Records from a data source:

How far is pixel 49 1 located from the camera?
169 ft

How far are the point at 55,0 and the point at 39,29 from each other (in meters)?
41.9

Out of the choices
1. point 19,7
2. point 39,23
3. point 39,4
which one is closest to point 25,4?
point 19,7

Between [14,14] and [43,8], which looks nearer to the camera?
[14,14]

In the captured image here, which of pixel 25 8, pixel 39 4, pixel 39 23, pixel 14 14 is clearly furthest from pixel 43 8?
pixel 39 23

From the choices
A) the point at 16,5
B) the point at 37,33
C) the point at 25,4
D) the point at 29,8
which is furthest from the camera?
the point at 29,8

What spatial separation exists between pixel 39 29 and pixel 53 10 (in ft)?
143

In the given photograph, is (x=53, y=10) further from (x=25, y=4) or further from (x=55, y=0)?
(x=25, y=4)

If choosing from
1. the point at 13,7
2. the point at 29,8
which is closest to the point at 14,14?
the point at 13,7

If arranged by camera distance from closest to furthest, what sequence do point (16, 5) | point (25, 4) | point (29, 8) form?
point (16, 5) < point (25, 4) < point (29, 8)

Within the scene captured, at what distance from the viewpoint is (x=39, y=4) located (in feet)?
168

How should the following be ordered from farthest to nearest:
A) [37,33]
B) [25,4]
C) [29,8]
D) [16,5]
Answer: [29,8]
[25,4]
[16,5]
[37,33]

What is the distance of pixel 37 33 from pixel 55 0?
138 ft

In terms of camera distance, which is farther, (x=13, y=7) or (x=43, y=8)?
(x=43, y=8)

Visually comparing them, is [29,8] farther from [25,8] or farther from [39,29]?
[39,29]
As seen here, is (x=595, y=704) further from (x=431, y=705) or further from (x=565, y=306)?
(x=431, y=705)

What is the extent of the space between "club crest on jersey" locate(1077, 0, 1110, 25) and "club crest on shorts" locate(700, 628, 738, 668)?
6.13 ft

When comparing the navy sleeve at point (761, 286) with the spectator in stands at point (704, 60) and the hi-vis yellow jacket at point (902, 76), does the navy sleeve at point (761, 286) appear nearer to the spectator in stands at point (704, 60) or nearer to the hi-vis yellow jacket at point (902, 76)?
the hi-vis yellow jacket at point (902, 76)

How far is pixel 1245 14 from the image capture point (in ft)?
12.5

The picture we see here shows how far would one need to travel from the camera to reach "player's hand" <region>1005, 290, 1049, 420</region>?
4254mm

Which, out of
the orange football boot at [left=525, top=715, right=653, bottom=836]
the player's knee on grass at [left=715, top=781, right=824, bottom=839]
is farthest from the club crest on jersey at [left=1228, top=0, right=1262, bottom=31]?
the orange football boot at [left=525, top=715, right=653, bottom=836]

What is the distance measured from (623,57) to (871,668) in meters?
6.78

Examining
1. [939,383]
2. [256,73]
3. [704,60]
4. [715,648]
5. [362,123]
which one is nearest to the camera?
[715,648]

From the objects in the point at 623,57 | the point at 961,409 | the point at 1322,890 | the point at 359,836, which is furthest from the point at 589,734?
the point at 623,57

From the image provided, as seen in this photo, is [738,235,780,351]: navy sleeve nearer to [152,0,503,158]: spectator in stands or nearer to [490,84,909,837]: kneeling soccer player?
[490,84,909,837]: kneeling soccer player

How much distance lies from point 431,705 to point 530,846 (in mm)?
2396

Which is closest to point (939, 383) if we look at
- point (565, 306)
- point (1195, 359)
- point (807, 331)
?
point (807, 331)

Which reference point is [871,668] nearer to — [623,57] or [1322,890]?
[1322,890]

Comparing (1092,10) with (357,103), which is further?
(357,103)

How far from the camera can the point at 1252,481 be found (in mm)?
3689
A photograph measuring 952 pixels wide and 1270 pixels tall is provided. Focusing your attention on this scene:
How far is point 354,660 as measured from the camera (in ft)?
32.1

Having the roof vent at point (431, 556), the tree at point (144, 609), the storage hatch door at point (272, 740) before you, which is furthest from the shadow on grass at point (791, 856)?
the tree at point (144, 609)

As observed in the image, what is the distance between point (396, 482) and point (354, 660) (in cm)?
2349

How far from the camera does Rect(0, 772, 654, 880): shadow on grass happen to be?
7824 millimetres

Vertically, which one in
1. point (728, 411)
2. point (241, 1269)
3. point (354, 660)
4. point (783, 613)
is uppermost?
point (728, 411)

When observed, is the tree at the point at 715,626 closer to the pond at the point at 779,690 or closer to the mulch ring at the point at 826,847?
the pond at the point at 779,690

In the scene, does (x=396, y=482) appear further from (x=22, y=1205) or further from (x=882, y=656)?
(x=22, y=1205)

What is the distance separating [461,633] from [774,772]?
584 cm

- WORK REQUIRED
Transcribe the lines above word for word, from the line containing "When observed, is" through the end of the records.

- WRITTEN ANSWER
When observed, is the tree at the point at 715,626 closer to the pond at the point at 779,690 or closer to the mulch ring at the point at 826,847?
the pond at the point at 779,690

In the scene, does (x=396, y=482) appear further from (x=22, y=1205) or further from (x=882, y=656)?
(x=22, y=1205)

What is the distance separating [461,633] from [774,772]?
584 cm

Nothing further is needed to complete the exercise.